# sigma 150 or canon 100



## redlazer (May 9, 2011)

I'm looking at getting a macro lens. I read hundreds of reviews and post, but still can't decide what lens to go with.  From what I have read the Canon is a better over all lens, but the working distance is shorter than the sigma 150.  With that being said both have great reviews and supposed to be tack sharp.  With the 7d what does everyone feel would better suet my needs?     Thank you


----------



## Zev Steinhardt (May 9, 2011)

I can't speak to the Sigma lens, but I have the older 100mm (non-L) lens from Canon and it is a great lens.  I've always liked the results that I get from using that lens. 

Here are three shots I took with that lens:


#1:






#2:






#3:






I can only imagine that the new L lens is much better -- but never having used it, I can't say for sure.  But even if you get the older lens, you won't be disappointed.

Zev Steinhardt


----------



## TheFantasticG (May 9, 2011)

I got a buddy with the Canon 100mm L and it's freaking awesome. Of course, the Sigma 150mm 2.8 is what I use and the increased distance is nice.


----------



## ChrisA (May 10, 2011)

The question is what are you going to shoot - that should help you decide what length of lens ?

I use the older Canon 100mm.  Find it fine for flowers, butterflies, damsel flies / large insects myself.


----------



## Overread (May 10, 2011)

What are you needs? You've not really stated any requirements for the macro lens for your own shooting - not even a rough idea of if you are going for insects or general shooting.

In addition which canon 100mm are you referring to - the original or the L edition?


----------



## Derrel (May 10, 2011)

Prettier bokeh on the Sigma 150 than on any other macro lens on the market--it has a cult following in multiple Asian countries where it is used for fashion and beauty work, due to its wonderful image rendering style. The Canon 100mm USM Macro is nothing special...quite average bokeh, and somewhat slowish focusing. I have it, and it's nothing out of the ordinary.


----------



## redlazer (May 10, 2011)

I looking to do insects of all kinds, general small items, and  flowers with it.  As far as the Canon L or the USM version.  I'm looking at the old USM version I can't seem to justify the huge price difference.


----------



## ChrisA (May 10, 2011)

I think you'll be pleased with the 100mm.  I'd go for that length or the Sigma 105mm / Tamron 90 for what you are planning on.


----------

# [Record extracts]
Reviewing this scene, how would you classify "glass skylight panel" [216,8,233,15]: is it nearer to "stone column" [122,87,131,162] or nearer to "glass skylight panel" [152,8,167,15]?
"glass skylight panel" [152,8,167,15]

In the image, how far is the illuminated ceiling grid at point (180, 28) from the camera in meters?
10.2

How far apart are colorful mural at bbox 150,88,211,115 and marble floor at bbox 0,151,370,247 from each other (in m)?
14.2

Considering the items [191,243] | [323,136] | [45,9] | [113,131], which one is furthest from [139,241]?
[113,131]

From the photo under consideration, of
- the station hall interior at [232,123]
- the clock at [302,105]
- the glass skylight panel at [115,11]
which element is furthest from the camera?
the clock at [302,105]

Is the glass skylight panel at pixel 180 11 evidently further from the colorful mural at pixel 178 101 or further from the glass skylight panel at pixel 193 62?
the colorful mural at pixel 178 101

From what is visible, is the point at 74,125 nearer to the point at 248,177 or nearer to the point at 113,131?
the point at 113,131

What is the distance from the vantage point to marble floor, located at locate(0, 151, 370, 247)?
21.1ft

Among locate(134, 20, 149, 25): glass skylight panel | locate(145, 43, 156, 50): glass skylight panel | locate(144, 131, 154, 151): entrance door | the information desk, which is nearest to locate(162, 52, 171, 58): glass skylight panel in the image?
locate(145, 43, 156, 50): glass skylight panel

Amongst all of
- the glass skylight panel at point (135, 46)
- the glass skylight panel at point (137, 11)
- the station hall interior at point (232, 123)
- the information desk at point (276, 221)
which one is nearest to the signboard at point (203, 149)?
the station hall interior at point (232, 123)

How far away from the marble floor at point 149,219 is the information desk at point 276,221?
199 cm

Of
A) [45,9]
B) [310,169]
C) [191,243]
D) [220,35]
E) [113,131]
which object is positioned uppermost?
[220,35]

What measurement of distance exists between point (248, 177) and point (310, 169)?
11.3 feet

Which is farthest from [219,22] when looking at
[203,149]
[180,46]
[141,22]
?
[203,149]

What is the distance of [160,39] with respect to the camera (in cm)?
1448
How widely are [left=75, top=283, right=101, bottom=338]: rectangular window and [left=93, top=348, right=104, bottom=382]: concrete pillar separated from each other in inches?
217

...

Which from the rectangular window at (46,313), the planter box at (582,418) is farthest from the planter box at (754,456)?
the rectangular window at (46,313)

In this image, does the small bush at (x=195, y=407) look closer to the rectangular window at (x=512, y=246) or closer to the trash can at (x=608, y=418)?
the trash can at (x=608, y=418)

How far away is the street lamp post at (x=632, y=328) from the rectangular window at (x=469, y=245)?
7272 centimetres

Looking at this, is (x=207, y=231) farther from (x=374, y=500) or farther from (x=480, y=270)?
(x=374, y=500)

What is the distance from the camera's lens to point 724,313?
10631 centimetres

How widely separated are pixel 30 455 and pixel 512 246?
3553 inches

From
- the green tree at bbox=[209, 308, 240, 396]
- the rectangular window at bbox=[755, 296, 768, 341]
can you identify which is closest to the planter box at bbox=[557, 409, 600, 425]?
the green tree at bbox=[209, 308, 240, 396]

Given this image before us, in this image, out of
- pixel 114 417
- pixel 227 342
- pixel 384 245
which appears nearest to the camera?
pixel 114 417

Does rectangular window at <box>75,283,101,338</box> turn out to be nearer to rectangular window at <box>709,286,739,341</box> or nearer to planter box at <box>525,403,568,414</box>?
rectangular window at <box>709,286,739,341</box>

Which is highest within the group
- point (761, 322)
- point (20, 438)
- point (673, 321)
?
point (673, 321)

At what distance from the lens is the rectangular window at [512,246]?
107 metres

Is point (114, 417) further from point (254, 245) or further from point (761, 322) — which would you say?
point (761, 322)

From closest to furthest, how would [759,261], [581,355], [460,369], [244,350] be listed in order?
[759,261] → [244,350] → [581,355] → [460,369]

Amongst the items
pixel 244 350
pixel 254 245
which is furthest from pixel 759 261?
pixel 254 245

==

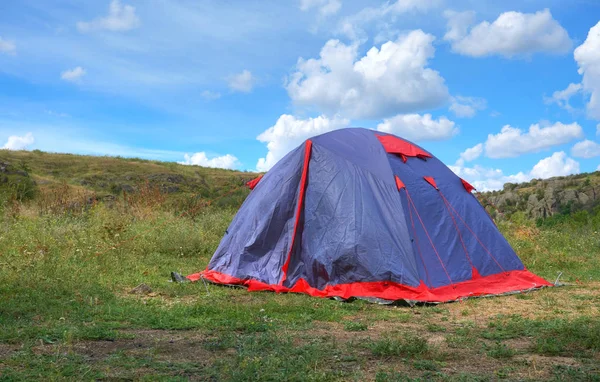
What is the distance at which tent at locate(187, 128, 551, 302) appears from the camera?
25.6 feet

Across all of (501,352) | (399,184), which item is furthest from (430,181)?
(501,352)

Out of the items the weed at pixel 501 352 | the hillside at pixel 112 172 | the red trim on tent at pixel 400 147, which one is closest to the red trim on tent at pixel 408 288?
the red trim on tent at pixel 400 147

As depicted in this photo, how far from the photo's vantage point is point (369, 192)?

# [Set of tasks]
1. From the macro lens thread, copy the passage that begins at the words "The question is" and stops after the words "large insects myself.".
2. Answer these from the macro lens thread:
(a) Which Sigma lens does TheFantasticG use?
(b) According to Derrel, where does the Sigma 150 have a cult following, and for what kind of work is it used there?
(c) Which Canon version is redlazer considering, and why not the other one?
3. Rewrite the paragraph of the macro lens thread that starts "Prettier bokeh on the Sigma 150" as a short bulleted list, keeping its main facts.

# [Answers to each task]
1.
The question is what are you going to shoot - that should help you decide what length of lens ?

I use the older Canon 100mm.  Find it fine for flowers, butterflies, damsel flies / large insects myself.

2.
(a) The Sigma 150mm 2.8.
(b) In multiple Asian countries, where it is used for fashion and beauty work.
(c) The old USM version, because redlazer can't justify the huge price difference for the L.

3.
- Sigma 150: prettier bokeh than any other macro lens on the market
- Sigma 150: cult following in multiple Asian countries, used there for fashion and beauty work because of its image rendering style
- Canon 100mm USM Macro: nothing special, with quite average bokeh and somewhat slow focusing
- The poster owns the Canon and finds it nothing out of the ordinary